As I said earlier, I'm not suggesting design and development should be one and the same job or necessarily done by the same person. But I think there should be a real change in a lot of the old workflows we are used to.
Understand the medium you're designing for, and know it well
I'm sure a lot of designers do, but in my opinion, if you're designing for the web, you need to understand the capabilities and limitations of HTML and CSS even if you don't write them. Above all you need to understand the flexibility and dynamism of the web.
Designer and developers need to work closely and talk!
I think a lot more back and forth, especially during the design process (and not just "after a sign off") is important, so we can discuss things like CSS effects, what might happen if this button is hovered over, or this menu item is selected, etc. Visual design and code is closer than ever these days, so let's discuss them together.
Don't get caught up on pixels and exact measurements
Going back to the responsive design thing, people are viewing sites in so many different ways now, we should not design for the number of pixels we expect them to see, but for the experience we are giving them. I'd like to point out here that as much as I feel designers should have a good understanding of code, I think front-end developers should know/learn some design principles, to help them understand how and why a designer intended something to be that way. Then, they shouldn't need to ask for exact pixel measurements.
Prototype with HTML and CSS
I see this as something that can be done between the design and development stage, and by either person. Perhaps to see how the design will look in the browser or what happens when you fill in a form or click some buttons. I think HTML prototypes can speed up the design and development process, and are also a great (and more accurate) thing to show clients to give them an idea of how their site will look in the medium it's going to end up in.
And one day, my ultimate plan is to be amazing at both! Somebody told me once they thought it wasn't possible to be a great designer and a great coder, but I think it is - you just have to work extra hard. ;)
Last week at Glasses Direct, we launched a new homepage! It's the biggest design change we've done to the site in years and so it's pretty exciting!
The main new thing about our homepage, apart from the stripped back simplicity and new colours, is the rotating promotions banner. These are pretty common on websites now, but it's the first time we've had a non Flash-based version, and one that looks so good!
Our development team worked on the code for the rotating banner, and I had the fun task of implementing the code into a design worked on by our in-house designer. More importantly, he and I worked closely on deciding how the banner would work in order to make it flexible, consistent, easily updatable and of course - always look good :) I think it's great (and important) for designers and developers to work together in this way, not just after a design is done, but before so and during to ensure that form meets functionality.

-------

> _WHAT IS ASKED_: Transcribe the passage on designers and developers working together, from "Prototype with HTML" to "extra hard. ;)". The records have no role here.

> _STORED ROWS_:

-------

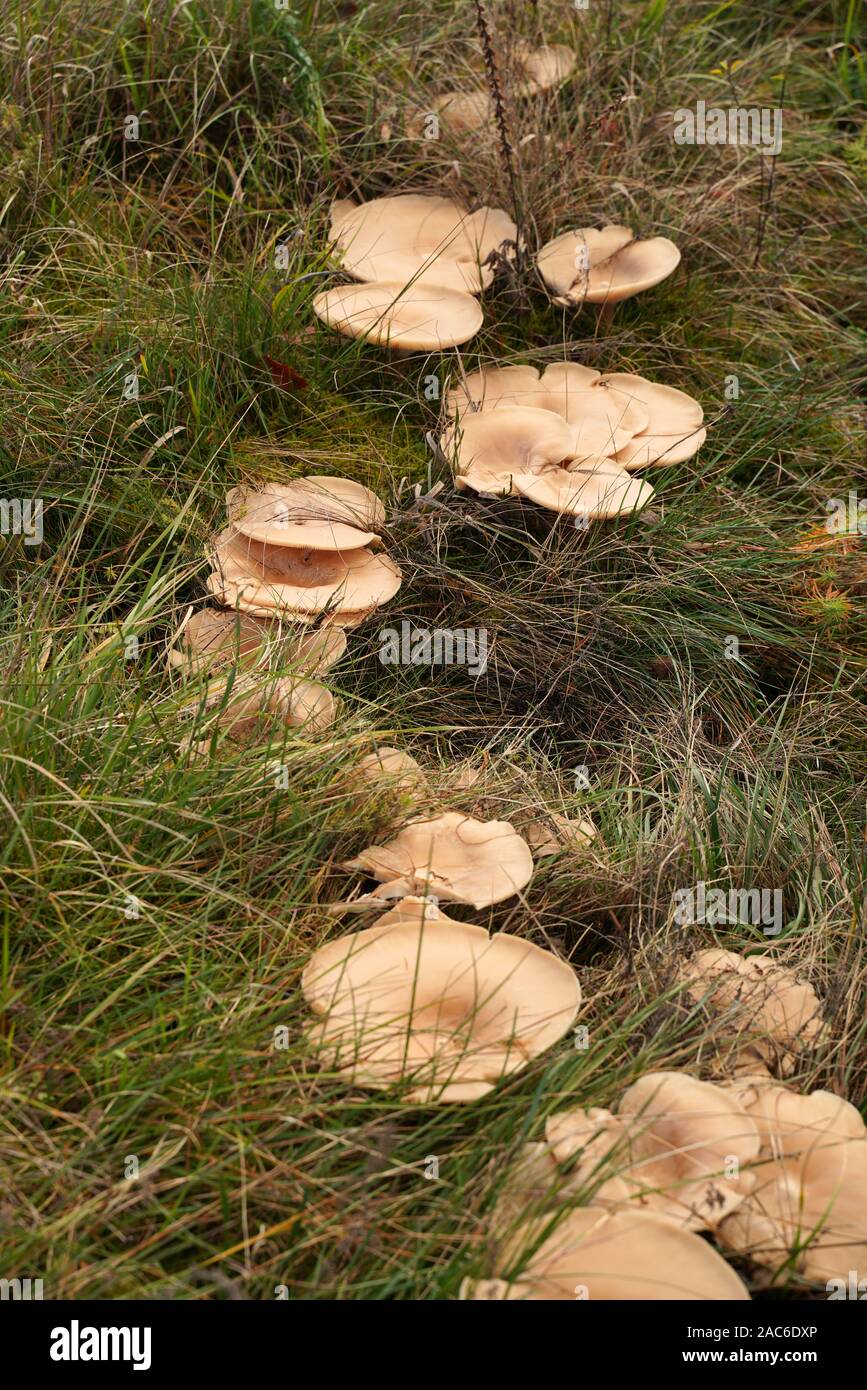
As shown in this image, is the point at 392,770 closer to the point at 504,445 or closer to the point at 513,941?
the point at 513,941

-------

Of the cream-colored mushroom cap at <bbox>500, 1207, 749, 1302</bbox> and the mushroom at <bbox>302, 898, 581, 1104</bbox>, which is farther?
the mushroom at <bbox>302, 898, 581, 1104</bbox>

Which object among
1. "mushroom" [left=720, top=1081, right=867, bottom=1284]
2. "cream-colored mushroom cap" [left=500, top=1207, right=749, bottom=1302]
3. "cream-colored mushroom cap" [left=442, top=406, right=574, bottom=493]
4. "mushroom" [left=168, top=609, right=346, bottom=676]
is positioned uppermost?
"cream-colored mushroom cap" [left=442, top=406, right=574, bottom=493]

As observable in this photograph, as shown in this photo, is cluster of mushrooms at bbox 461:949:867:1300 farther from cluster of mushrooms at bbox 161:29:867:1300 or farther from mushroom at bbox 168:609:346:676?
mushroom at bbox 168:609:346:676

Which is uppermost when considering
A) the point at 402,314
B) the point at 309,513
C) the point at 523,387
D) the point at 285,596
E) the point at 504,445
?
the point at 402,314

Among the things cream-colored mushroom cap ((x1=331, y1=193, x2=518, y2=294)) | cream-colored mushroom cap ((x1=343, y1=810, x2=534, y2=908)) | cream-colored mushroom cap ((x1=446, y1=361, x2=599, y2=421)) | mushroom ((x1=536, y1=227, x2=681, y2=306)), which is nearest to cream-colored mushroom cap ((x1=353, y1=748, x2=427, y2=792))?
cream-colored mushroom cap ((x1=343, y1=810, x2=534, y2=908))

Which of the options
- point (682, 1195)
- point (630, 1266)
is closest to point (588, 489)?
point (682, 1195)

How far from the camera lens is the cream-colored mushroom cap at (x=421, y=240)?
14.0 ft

-------

> _REPLY TO THE EXERCISE_:
Prototype with HTML and CSS
I see this as something that can be done between the design and development stage, and by either person. Perhaps to see how the design will look in the browser or what happens when you fill in a form or click some buttons. I think HTML prototypes can speed up the design and development process, and are also a great (and more accurate) thing to show clients to give them an idea of how their site will look in the medium it's going to end up in.
And one day, my ultimate plan is to be amazing at both! Somebody told me once they thought it wasn't possible to be a great designer and a great coder, but I think it is - you just have to work extra hard. ;)